_TASK TO COMPLETE_:
Reproduce everything from the line containing "Which among all" down to the end of the material below, but leave out the picture.

▽

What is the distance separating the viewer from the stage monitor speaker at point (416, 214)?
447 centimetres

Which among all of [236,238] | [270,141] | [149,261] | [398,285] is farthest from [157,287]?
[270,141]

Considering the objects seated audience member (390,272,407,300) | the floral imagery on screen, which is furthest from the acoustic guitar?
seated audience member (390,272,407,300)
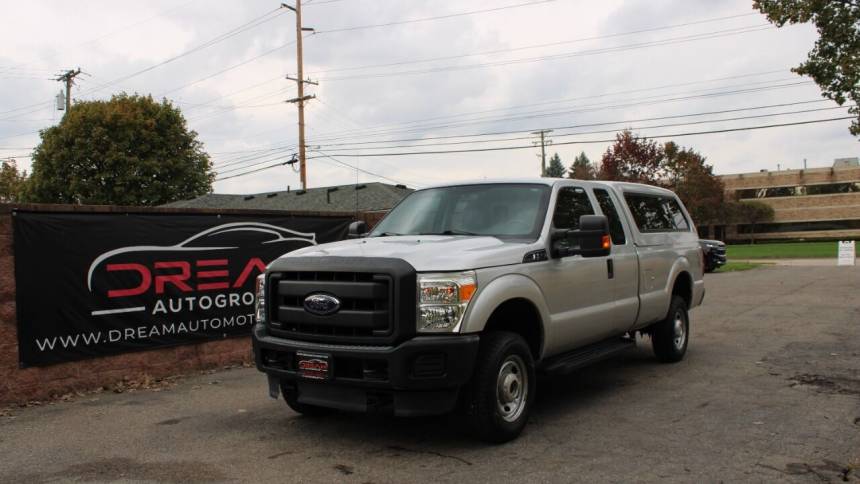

△

_EXERCISE RESULT_:
Which among all of [236,238] | [270,141] | [149,261] | [398,285] is farthest from [157,287]?
[270,141]

Considering the objects seated audience member (390,272,407,300) | the floral imagery on screen, which is furthest from the acoustic guitar?
seated audience member (390,272,407,300)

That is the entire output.